───── Available records ─────

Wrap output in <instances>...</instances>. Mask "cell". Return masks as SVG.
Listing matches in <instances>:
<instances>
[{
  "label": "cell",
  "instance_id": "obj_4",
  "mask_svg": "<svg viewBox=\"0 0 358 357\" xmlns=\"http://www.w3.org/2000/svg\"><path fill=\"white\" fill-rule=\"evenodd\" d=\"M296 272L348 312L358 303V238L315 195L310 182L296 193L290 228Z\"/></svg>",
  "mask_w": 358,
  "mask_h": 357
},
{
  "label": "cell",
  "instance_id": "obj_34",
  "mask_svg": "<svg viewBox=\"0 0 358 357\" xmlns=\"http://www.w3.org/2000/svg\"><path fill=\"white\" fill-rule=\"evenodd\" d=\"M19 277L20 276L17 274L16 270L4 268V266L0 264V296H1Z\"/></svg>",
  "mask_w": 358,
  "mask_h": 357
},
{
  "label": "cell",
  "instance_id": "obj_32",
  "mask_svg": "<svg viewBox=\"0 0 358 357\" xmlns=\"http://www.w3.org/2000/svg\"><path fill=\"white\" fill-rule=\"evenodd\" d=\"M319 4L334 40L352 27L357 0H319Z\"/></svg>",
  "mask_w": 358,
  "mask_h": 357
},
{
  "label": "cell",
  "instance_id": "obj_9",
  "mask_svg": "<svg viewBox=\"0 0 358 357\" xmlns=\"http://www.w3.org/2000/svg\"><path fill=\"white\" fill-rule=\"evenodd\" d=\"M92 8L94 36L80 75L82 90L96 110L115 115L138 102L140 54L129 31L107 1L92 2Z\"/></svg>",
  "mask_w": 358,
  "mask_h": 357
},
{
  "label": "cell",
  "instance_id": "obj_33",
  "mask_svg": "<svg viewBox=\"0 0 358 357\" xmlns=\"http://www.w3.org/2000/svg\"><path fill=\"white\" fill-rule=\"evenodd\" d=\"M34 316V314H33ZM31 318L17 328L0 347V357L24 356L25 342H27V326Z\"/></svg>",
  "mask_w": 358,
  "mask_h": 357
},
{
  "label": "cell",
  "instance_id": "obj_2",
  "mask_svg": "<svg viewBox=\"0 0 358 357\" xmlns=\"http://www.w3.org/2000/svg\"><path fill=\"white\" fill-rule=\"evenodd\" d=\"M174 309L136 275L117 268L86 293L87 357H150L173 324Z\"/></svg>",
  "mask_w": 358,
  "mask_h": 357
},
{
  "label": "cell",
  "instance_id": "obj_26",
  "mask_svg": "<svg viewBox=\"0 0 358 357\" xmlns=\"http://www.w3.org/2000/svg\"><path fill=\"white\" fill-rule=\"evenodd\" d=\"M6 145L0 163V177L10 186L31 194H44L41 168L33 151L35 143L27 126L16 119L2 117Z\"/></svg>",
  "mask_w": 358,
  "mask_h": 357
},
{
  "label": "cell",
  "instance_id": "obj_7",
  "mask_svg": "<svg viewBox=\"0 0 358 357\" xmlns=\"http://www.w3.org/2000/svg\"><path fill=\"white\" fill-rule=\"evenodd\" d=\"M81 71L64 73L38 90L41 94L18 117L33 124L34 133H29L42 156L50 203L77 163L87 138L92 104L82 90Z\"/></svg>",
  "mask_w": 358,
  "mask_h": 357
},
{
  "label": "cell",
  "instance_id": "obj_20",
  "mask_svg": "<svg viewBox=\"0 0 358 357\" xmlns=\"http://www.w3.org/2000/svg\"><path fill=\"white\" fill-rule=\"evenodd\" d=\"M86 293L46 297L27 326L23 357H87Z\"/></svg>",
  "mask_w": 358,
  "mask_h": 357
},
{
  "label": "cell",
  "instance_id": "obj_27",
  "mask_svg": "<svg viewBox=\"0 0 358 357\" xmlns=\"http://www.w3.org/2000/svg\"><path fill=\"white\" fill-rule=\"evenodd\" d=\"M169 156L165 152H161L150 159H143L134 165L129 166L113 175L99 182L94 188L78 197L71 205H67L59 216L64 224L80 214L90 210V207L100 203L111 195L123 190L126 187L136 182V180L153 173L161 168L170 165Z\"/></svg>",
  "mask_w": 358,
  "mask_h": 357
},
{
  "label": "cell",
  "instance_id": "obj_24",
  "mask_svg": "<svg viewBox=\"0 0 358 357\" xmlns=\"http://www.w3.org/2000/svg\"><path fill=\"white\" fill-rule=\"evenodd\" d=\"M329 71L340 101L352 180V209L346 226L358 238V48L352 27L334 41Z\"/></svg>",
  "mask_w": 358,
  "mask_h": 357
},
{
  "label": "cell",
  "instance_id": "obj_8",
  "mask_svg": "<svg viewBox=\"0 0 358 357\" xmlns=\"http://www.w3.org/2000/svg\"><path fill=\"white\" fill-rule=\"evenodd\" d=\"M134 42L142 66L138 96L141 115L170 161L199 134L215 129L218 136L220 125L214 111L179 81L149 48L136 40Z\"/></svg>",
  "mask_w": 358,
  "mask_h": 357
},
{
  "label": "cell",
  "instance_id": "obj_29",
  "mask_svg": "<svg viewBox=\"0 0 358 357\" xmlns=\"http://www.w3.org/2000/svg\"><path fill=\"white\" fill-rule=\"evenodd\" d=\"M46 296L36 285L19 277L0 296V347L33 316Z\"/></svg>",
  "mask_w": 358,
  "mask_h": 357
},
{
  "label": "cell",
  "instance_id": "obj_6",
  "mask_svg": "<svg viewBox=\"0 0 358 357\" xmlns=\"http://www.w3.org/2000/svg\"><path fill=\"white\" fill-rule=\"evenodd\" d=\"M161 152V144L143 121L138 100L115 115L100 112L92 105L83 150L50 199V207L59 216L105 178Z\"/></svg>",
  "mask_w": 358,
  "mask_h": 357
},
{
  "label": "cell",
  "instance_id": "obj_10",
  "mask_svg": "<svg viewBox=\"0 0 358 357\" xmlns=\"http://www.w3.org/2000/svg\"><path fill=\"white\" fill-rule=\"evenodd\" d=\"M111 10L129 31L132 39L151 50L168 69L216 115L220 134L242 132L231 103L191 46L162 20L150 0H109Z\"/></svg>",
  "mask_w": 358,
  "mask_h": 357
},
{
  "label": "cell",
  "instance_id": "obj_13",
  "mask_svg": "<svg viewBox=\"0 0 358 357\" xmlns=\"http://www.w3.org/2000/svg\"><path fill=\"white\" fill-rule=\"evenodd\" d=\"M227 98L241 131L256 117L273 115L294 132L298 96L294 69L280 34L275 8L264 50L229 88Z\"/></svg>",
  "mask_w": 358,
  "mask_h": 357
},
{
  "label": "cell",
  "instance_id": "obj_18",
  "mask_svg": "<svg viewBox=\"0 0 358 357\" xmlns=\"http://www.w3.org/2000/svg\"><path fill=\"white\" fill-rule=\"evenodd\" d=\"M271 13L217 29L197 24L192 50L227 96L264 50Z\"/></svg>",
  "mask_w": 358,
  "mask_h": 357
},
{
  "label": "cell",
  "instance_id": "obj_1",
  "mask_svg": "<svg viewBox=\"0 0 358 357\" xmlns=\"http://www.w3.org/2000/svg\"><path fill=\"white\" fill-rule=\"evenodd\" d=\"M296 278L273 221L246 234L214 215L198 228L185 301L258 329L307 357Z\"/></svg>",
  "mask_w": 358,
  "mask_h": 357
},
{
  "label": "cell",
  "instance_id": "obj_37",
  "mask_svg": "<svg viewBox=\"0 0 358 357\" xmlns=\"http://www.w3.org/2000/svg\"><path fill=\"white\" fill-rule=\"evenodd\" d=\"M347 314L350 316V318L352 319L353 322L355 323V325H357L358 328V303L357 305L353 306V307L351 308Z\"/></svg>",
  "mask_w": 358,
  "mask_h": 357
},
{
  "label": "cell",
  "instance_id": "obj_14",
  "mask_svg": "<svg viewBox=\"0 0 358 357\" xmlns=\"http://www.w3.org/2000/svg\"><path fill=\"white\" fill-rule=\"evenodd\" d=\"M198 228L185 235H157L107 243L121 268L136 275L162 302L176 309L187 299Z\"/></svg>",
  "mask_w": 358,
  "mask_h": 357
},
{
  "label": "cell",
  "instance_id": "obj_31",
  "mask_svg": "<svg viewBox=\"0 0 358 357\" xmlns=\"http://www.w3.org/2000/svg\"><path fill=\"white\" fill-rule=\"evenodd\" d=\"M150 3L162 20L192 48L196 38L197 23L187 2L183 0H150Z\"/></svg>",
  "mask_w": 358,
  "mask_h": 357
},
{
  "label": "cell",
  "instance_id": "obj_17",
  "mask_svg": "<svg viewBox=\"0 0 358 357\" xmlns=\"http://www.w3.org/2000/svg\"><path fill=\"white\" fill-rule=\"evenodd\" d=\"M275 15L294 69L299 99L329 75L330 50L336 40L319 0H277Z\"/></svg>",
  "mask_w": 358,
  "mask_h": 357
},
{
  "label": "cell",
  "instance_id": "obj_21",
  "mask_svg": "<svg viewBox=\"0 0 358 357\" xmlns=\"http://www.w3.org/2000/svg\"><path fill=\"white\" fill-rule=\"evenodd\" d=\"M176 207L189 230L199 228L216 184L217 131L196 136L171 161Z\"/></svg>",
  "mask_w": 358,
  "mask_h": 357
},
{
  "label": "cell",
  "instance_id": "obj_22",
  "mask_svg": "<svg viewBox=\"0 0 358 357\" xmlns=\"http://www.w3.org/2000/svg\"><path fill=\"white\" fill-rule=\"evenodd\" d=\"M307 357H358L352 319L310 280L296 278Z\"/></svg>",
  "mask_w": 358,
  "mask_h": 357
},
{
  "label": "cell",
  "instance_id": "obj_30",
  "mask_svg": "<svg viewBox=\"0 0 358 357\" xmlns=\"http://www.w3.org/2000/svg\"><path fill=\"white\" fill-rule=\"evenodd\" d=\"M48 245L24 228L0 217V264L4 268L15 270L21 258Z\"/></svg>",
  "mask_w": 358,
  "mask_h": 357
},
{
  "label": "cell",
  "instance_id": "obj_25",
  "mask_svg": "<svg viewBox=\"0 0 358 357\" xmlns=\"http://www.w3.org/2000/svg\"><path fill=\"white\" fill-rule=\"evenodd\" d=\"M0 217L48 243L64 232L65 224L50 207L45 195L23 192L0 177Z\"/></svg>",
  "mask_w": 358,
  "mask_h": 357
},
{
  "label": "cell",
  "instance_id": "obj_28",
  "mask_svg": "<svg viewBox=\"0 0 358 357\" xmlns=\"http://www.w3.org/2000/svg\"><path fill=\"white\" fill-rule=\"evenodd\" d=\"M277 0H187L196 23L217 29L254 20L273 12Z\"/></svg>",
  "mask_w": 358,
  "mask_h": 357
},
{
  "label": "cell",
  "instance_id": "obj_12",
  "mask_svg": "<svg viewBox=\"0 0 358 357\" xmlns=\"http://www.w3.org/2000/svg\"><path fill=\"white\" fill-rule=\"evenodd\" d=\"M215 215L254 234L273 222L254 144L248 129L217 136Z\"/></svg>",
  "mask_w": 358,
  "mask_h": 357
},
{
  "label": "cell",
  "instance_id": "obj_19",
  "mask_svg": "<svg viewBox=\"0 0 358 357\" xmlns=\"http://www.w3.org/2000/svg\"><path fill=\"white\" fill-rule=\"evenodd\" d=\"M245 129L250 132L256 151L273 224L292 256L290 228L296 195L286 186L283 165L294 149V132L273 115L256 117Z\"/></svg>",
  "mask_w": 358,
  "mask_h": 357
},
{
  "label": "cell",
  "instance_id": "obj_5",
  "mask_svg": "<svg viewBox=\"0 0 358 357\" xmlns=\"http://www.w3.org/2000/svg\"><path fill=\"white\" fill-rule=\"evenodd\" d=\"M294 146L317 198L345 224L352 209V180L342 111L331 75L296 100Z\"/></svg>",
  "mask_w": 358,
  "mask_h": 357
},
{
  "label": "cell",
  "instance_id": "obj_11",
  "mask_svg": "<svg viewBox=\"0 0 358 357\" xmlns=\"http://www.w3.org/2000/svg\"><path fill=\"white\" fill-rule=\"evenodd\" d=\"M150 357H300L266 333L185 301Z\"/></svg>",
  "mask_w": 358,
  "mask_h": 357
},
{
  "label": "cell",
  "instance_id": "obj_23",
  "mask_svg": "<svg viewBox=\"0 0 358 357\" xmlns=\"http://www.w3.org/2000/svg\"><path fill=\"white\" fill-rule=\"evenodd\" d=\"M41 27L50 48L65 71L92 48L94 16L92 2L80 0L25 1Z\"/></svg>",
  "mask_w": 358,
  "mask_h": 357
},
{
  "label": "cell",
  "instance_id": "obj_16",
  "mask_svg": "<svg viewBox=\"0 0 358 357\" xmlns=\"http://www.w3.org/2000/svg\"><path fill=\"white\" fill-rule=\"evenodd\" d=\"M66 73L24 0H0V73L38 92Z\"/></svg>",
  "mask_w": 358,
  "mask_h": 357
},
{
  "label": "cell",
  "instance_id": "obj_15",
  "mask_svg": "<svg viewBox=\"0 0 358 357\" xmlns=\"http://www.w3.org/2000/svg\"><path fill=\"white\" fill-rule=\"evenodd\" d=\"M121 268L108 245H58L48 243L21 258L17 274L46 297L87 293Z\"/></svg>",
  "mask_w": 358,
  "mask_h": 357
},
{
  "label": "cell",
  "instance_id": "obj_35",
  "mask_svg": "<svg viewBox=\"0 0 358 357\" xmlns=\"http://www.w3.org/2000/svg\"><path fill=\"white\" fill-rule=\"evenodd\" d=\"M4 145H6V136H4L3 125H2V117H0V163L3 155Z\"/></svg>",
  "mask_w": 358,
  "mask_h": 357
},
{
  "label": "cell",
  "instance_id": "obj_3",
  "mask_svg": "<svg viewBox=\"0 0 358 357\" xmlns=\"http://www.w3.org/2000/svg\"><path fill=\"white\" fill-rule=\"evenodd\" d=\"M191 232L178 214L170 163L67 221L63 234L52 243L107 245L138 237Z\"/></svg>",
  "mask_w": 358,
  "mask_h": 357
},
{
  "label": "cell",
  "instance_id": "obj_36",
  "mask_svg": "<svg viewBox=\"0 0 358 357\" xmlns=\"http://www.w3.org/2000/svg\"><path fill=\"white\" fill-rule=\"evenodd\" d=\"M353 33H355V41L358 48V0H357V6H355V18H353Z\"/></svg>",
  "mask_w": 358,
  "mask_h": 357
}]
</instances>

─────

_Challenge_
How many lines in the items above contain the string "instances"? Case matters, and the reply should be the number alone.

_Exercise solution_
4